Por Nadia Sur
El deseo como eje por excelencia de la vida en la Tierra fue la consigna, como desde hace 23 años, de la Marcha del Orgullo LGBTIQ. Un deseo que se pelea con las bases de la cultura heteronormativa que pone el mote de “normal” a los cuerpos que cuadren en su binarismo. Con colores, con formas liberadas de lo humano, con carteles y cantos, la movilización renovó su llamado a desacralizar las relaciones, despatriarcalizarlas, multiplicarlas, dejarlas sueltas de las cadenas del deber ser.
Desde iniciada la tarde, el sábado 15 último hubo conquistas por celebrar, como la aplicación de la Ley de Identidad de Género que instala el concepto de autodefinición identitaria. Sin embargo, en el territorio los obstáculos de la estructura imperante se hacen notar: un difícil acceso a la salud, una constante exposición a la violencia simbólica, una insistente discriminación en el campo laboral, una recurrente intromisión de las iglesias en las decisiones personalísimas.

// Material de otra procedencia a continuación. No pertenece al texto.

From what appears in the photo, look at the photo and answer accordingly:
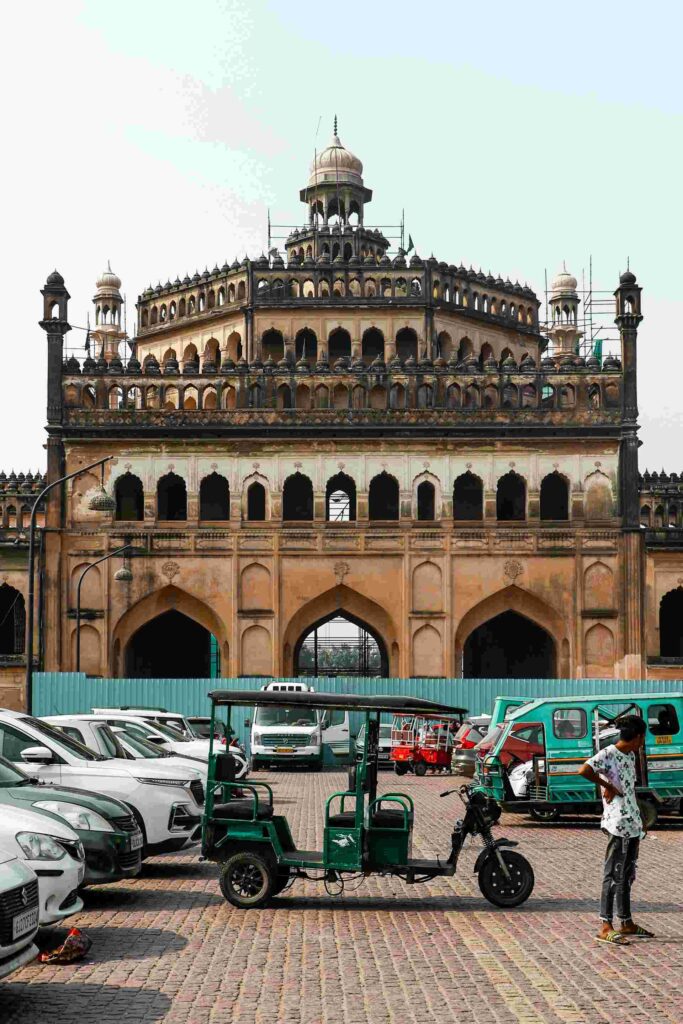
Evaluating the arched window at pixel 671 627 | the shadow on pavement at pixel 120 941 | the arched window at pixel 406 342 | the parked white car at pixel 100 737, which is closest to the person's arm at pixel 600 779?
the shadow on pavement at pixel 120 941

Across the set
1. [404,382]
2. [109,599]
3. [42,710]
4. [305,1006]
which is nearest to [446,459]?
[404,382]

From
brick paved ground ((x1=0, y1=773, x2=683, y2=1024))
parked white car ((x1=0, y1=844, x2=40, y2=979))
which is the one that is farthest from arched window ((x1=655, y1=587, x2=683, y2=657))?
parked white car ((x1=0, y1=844, x2=40, y2=979))

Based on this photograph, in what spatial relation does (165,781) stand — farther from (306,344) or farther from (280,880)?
(306,344)

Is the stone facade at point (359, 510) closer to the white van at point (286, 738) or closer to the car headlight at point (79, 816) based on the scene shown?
the white van at point (286, 738)

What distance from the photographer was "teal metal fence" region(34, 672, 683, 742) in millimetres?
39094

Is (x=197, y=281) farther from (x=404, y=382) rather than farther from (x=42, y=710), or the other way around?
(x=42, y=710)

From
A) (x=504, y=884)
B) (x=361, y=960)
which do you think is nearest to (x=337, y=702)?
(x=504, y=884)

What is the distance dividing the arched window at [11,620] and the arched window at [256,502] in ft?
24.8

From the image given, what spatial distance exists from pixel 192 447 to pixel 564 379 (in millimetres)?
10860

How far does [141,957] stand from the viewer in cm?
1064

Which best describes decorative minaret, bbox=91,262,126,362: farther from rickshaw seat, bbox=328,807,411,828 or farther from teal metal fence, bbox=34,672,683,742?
rickshaw seat, bbox=328,807,411,828

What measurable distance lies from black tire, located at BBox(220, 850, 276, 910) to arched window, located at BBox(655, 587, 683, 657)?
34.3 m

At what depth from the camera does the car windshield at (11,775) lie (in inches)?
501

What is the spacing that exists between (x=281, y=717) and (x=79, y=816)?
21.9 m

Esas luchas, en definitiva, quieren romper con la patologización de lo “distinto”, no en nombre de la “inclusión”, como si unos fueran los solidarios poderosos que ceden por momentos el estatus de la pertenencia, sino por la resignificación de los géneros. Hacia allá fue la caravana en pleno centro porteño. Y hacia allá va la firmeza de un movimiento revoltoso que no se detiene.